Janssen gelingt es, vielfältige wechselseitige Bezüge zwischen den beiden deutschen Nachkriegsgesellschaften nachzuweisen. Die Entwicklung der Subkultur der "Halbstarken" und das politische Umfeld waren geprägt vom Kalten Krieg und der (innerdeutschen) Systemkonkurrenz und wurden in der DDR erheblich durch verschiedene Krisen beeinflusst, etwa den Volksaufstand 1953, den Ungarnaufstand 1956, die zweite Berlin-Krise ab 1958 und die Zwangskollektivierung. Vor diesem Hintergrund wurden nonkonforme Jugendliche rasch kriminalisiert. Das "Halbstarken"-Phänomen hatten Volkspolizei und Ministerium für Staatssicherheit in den Griff zu bekommen, nachdem die Freie Deutsche Jugend dabei auf ganzer Linie versagt hatte. In der Kriminalisierung nonkonformer Jugendlicher, die sich auch in den nachfolgenden Jahrzehnten fortsetzte, erkennt die Autorin einen wesentlichen Unterschied zur Entwicklung in der Bundesrepublik. Dort wurden nonkonforme Jugendliche zwar ebenfalls massiv angefeindet, doch trugen Polizei und "Cold War Liberals" (Poiger) wie auch die Konsumindustrie schließlich zur Deeskalation des Generationenkonfliktes bei.

Wiebke Janssen liefert einen wichtigen Beitrag zur Erforschung jugendlicher Subkulturen im Spannungsfeld zwischen individuellen Freiheits- und politisch-ideologischen Normierungsansprüchen.

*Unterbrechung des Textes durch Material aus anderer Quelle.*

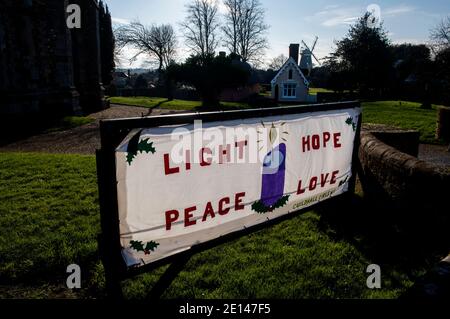 Thaxted Essex England UK Januar 2021 Thaxted Kirche und Licht, Hoffnung, Frieden, Liebe Zeichen mit Alms House im Hintergrund Stockfoto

Sie schließt damit nicht zuletzt die Lücke der 50er Jahre, die auf diesem Forschungsgebiet bislang klaffte. In ihrer anschaulichen und quellengesättigten Darstellung kann sie zudem vielfach Bezüge zwischen den beiden deutschen Nachkriegsgesellschaften aufzeigen, wenngleich dieser Vergleich noch ausführlicher hätte ausfallen können - was im Rahmen einer Dissertation jedoch wohl kaum zu leisten war. Die Autorin benennt diesen Schwachpunkt ihrer Arbeit und fordert gar die Erweiterung ihrer Vergleichsperspektive um einen Y-Vergleich (Hans Günter Hockerts), also um die gemeinsame Betrachtung von Nationalsozialismus, Bundesrepublik und DDR; dennoch hat sie mit dem Nachweis von deutsch-deutschen Asymmetrien, Verflechtungen und Parallelen im Umgang mit den "Halbstarken" zweifellos einen wichtigen Beitrag zu einer integrierten deutschen Nachkriegs(gesellschafts)geschichte geleistet.